Devil in Winter

This is the longest I've gone without updating this blog since I started it. I've got fifteen books waiting to be written about, which is the furthest I've ever fallen behind. I was already a bit behind when the doctors said my husband might only have a month left to live. That was six weeks ago, and while my reading pace has certainly slowed, it never quite stopped. At the moment things are more or less stable. Not getting any better, but not getting significantly worse either. And in this moment of calm I wanted to try and catch up on my backlog.

But I'm starting with the most recent book I finished, Devil in Winter. I'll get to the others as I get to them. Time has stopped feeling linear in so many ways that I'm less concerned about this blog being perfectly chronological. Moreover, this book was surprisingly pertinent to my own situation.

The heroine, Evie, spends a good chunk of the book taking care of her husband, Sebastian, while he convalesces after being shot. He comes close to dying, but this is a romance novel so you know he won't. He'll recover and he and Evie will live happily ever after. I read most of this book while sitting next to my own husband in hospice, occasionally pausing to help the nurses clean him or to give him some water. It happened to coincide with a time when my husband seemed to be doing better. I began to entertain the idea that he might actually recover.

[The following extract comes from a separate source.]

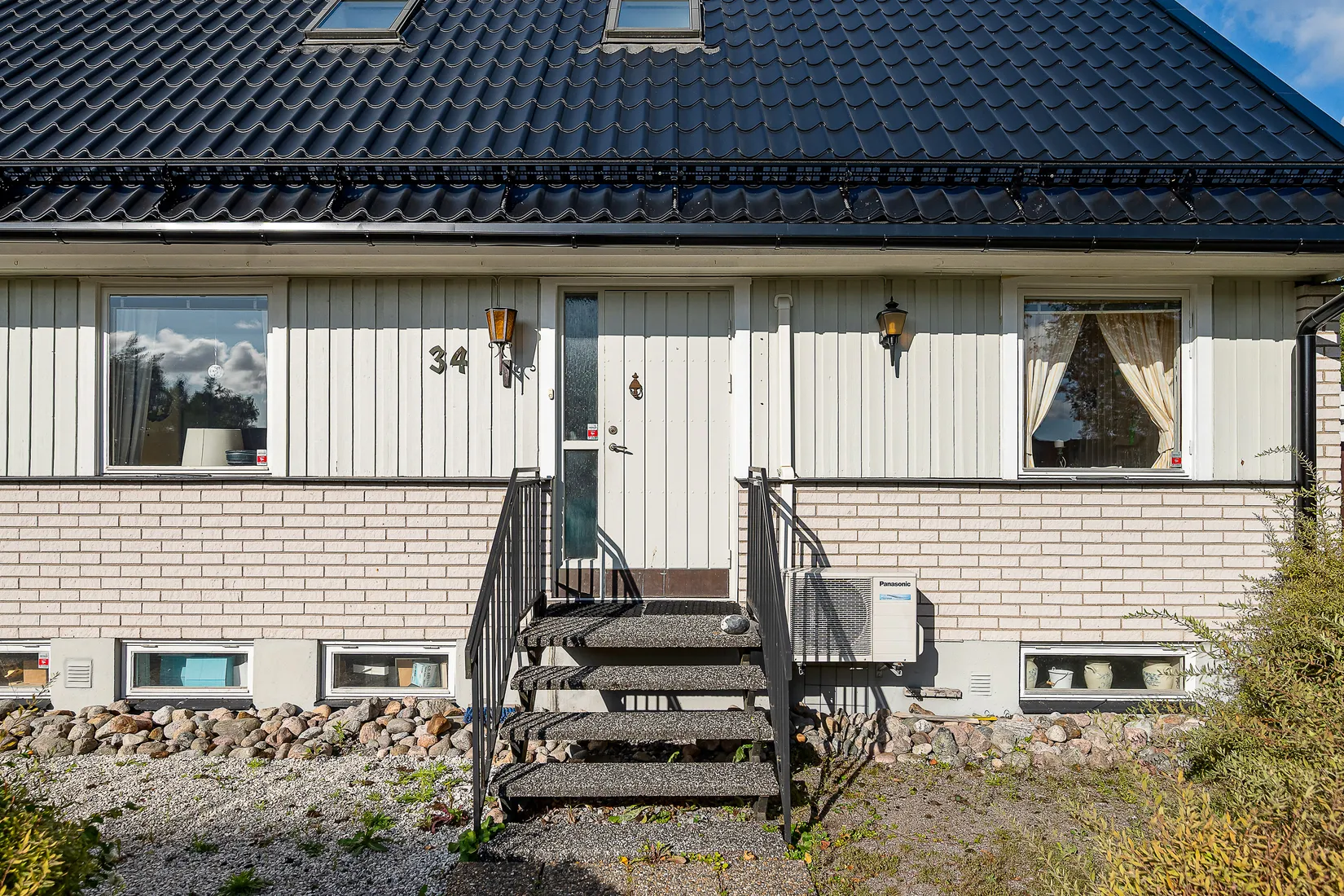 Villa, Sigtunavägen 34, Dansut, Gnesta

This is what romance novels do. They give us hope. Sometimes against our will.

My husband is unlikely to recover. He might be feeling a bit better lately, but that's because he's getting more rest in the hospice than he was in the hospital. It's because after months of isolation, he's able to spend time with his children and his friends and me and his mom. It's because people often seem to do a little better right before they get a whole lot worse.

But I'm glad I started thinking down those lines. It made me push the doctors a little harder and force a few conversations. I feel better informed now, and I believe my husband's care team is, too. I think our understanding of the situation has improved, even if the situation itself hasn't.

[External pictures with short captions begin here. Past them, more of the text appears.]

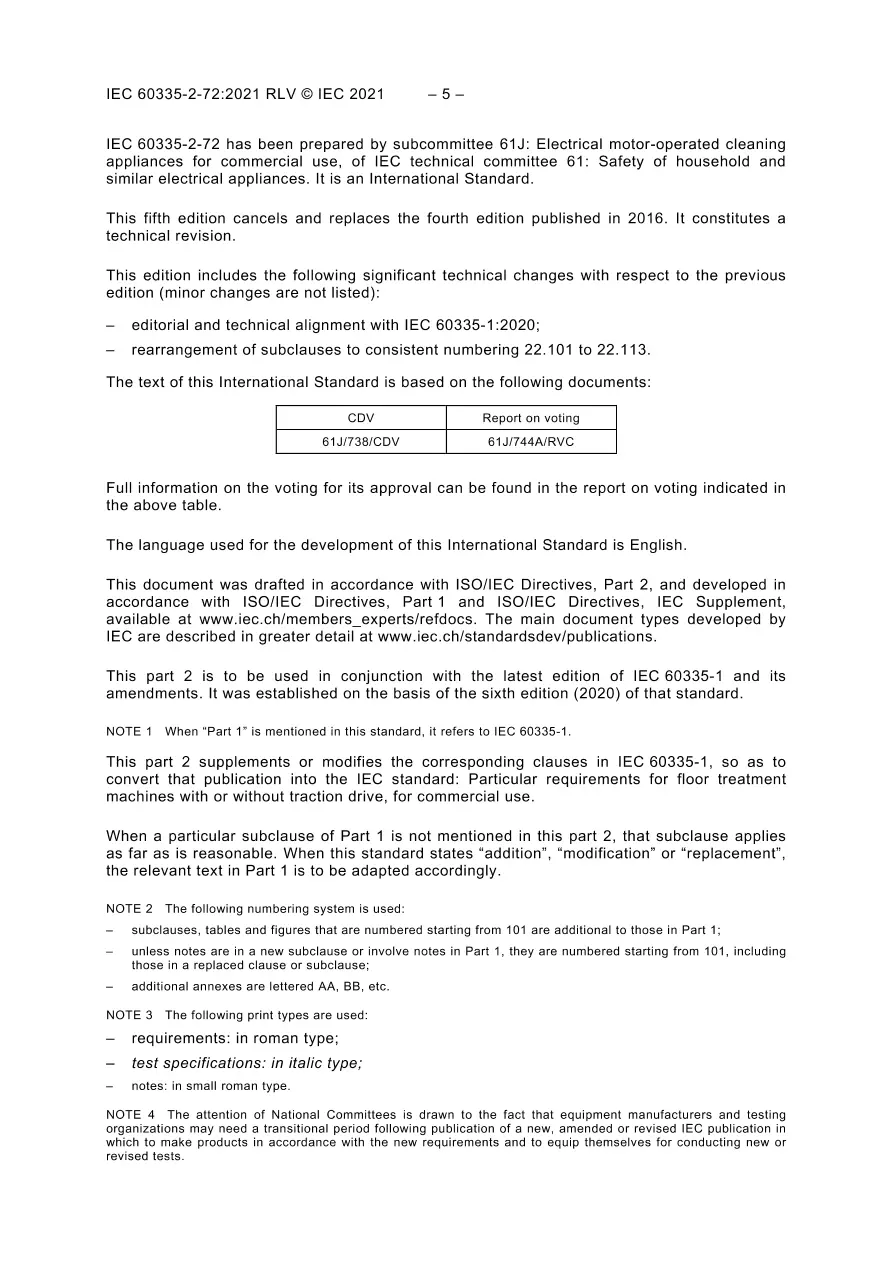 IEC 60335-2-72 Ed. 5.0 en:2021 IEC 60335-2-72 Ed. 5.0 en:2021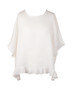 Linen Frill Tunic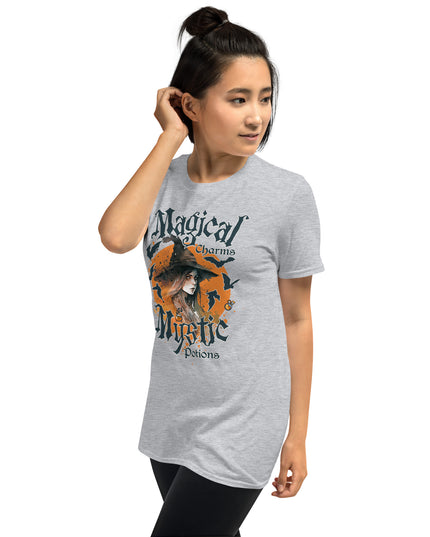 Magical Charms - Mystic Potions - Halloween - T-Shirt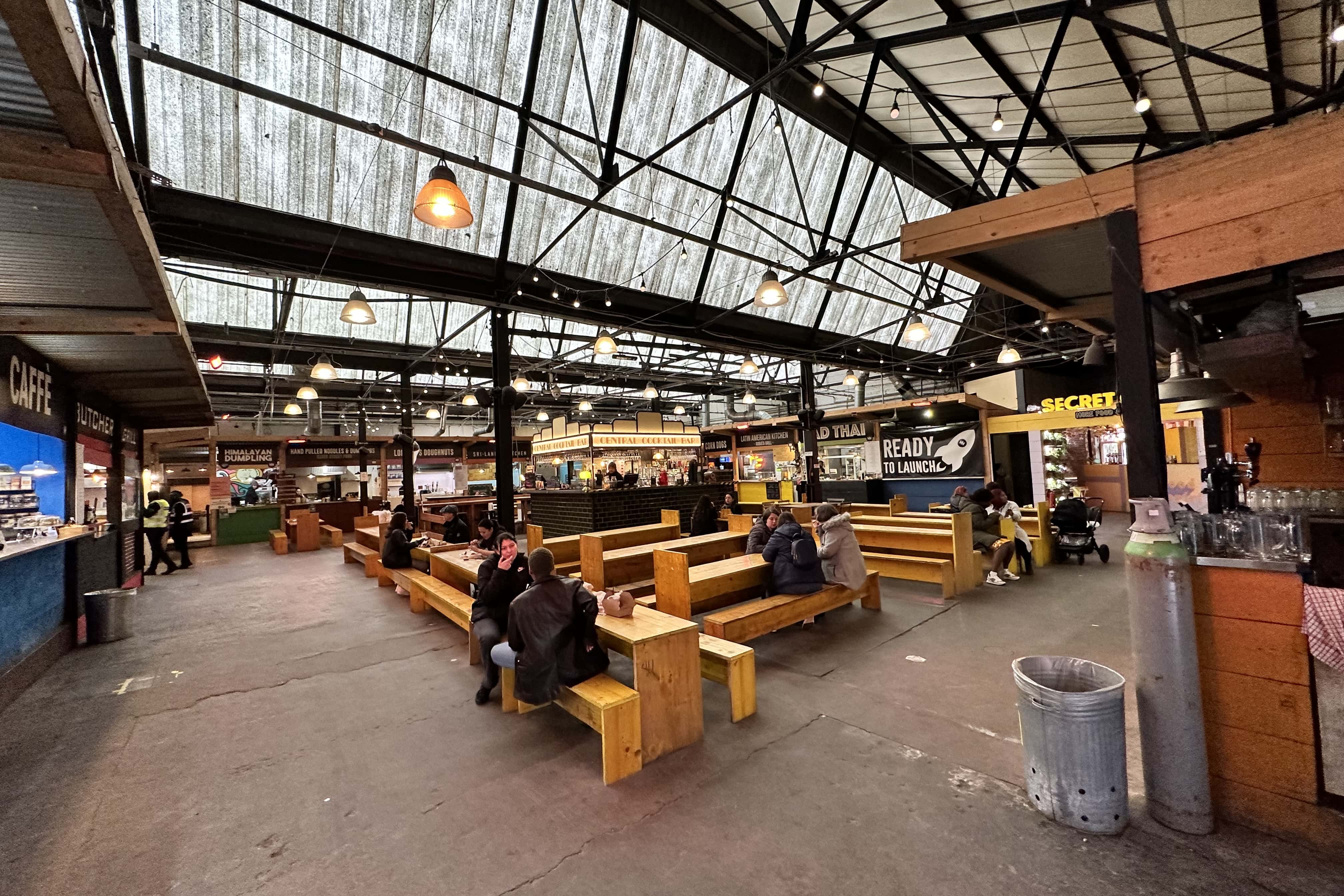 Mercato Metropolitano E&C 8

And who knows, maybe he will make a miraculous recovery. Everyone has told me that it's important to keep hoping. Maybe I'll get my happily ever after after all, instead of just a happily for a little while.

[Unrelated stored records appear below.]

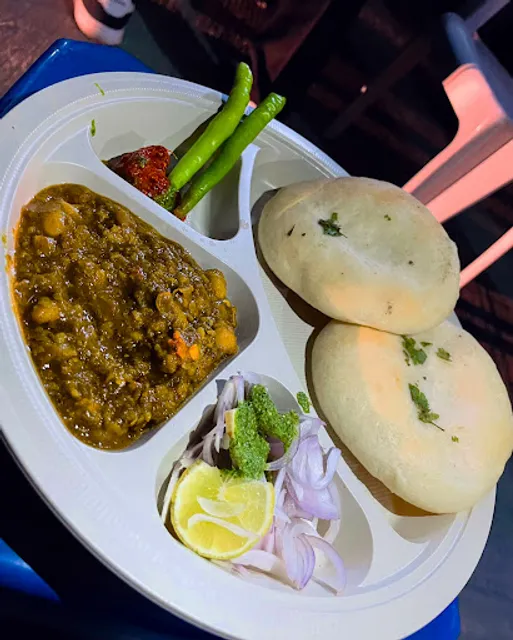 Punjab via Hyderabad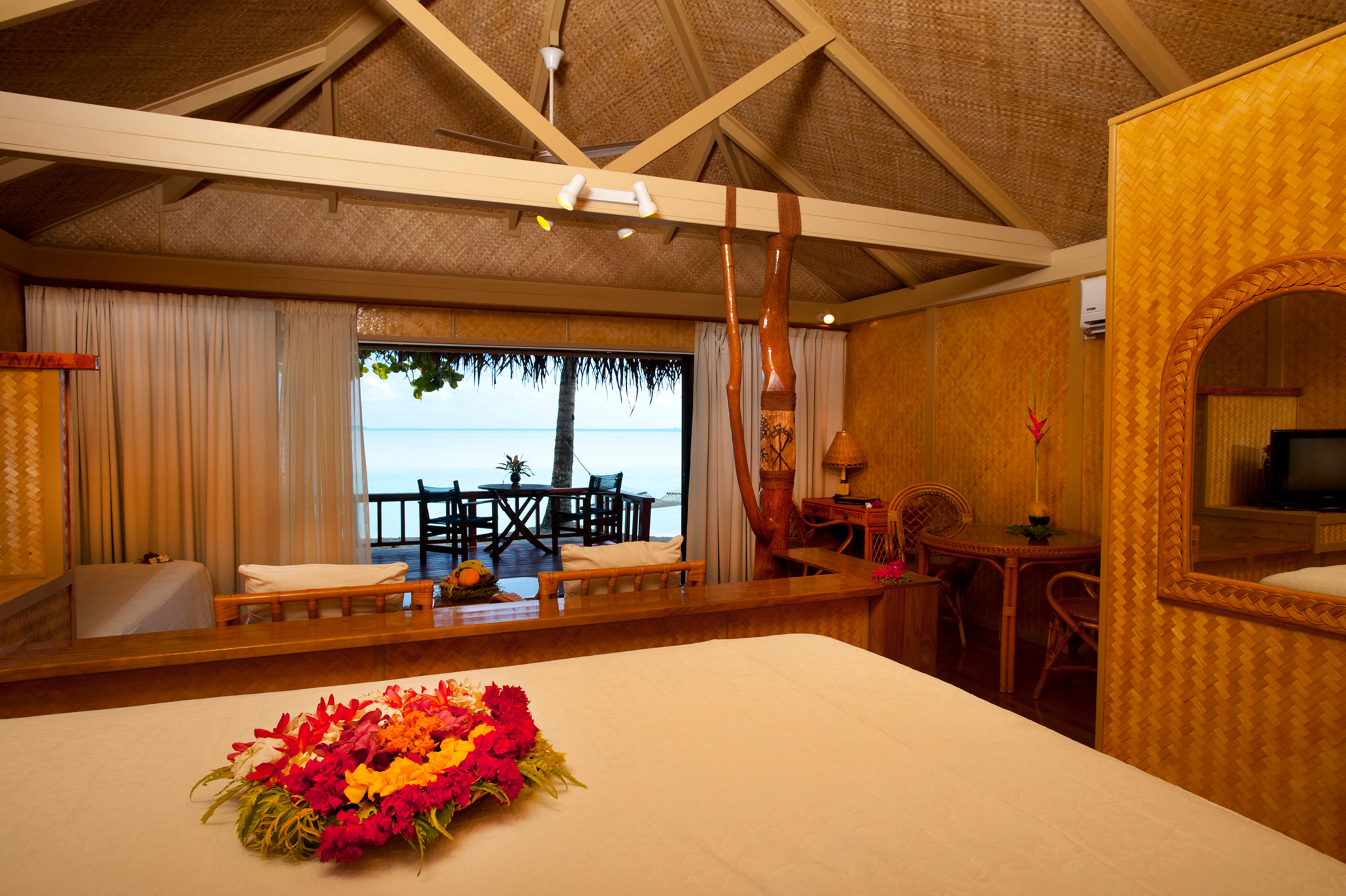 Bungalow Deluxe Beach Front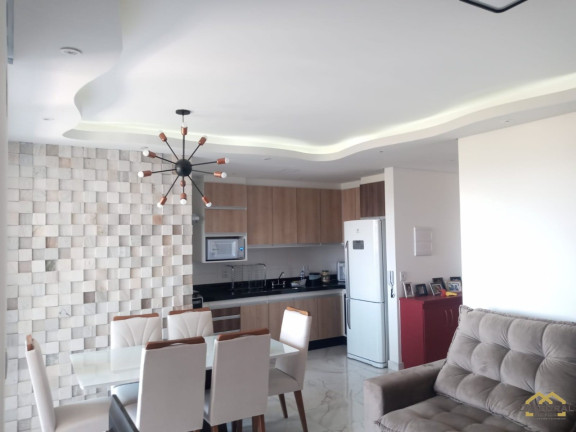 Apartamento com 3 Quartos à Venda, 84 m² em Jardim Do Lago - Jundiaí
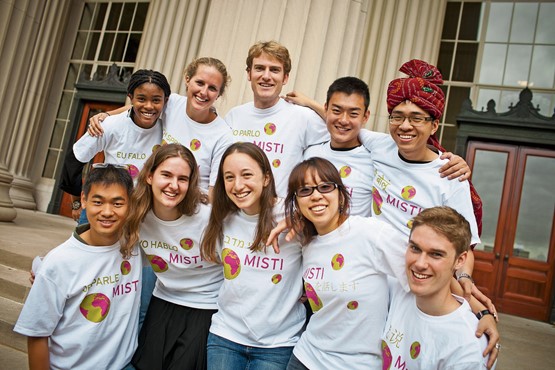 Jeunes étudiants au MIT: concilier études et compétences humaines. Dans le monde actuel, les employeurs souhaitent en savoir plus sur ce que valent les meilleurs élèves, également dans la vie de tous les jours. Photo: dr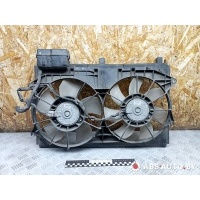 Вентилятор радиатора Toyota Corolla Verso 2003 163630G050,1680009010,163630G060,1680007091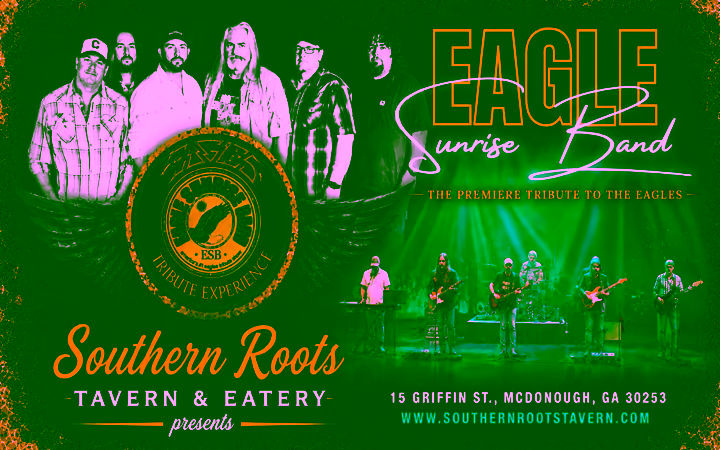 Eagle Sunrise Band – The Premiere Eagles Tribute Experience!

Back to the book, which is commonly considered Lisa Klepas' best. I enjoyed it. I loved watching Evie discover her spine of steel (much as I'm discovering my own lately). Sebastian was amazing, and I only wish I'd gotten to spend more time in his head. But ultimately, Kleypas' books feel a bit too unbalanced for me. She's far more concerned with her heroines than her heroes, and it leaves me wanting more. I'll finish out this series and get Daisy's story. And then I'll probably move on to other authors in the genre.